Ecoutons d’abord Carlo Rubbia(3) prix Nobel de physique et ancien directeur du CERN, le laboratoire des particules, à Genève :

« La symétrie, à mon avis, c’est vraiment la chose la plus fondamentale qui existe aujourd’hui dans la nature. Je crois que si nous avions la possibilité d’expliquer les lois des symétries fondamentales, nous aurions presque tout dit sur ce qu’est le monde. Et partant de cela, nous pourrions construire les équations du monde. Or, ces symétries, qui étaient parfaites dans un monde initial extrêmement simple et uniforme, sont en train de se briser, sont en train de se modifier dans l’évolution.

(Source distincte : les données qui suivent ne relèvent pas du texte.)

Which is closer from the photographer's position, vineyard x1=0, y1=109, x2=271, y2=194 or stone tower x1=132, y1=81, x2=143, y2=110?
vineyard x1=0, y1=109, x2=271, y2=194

« C’est une brisure spontanée d’abord. C’est un choix. C’est un choix entre une solution possible et d’autres solutions aussi possibles. Et la nature doit choisir l’une de ces solutions. C’est une cassure qui se vérifie et qui est, dans un certain sens, reliée à l’évolution de l’univers qui est le nôtre, qui passe d’un système extrêmement simple et élémentaire, uniforme, à un système dans lequel il y a différence, il y a modification, il y a des aspects différents, il y a richesse ».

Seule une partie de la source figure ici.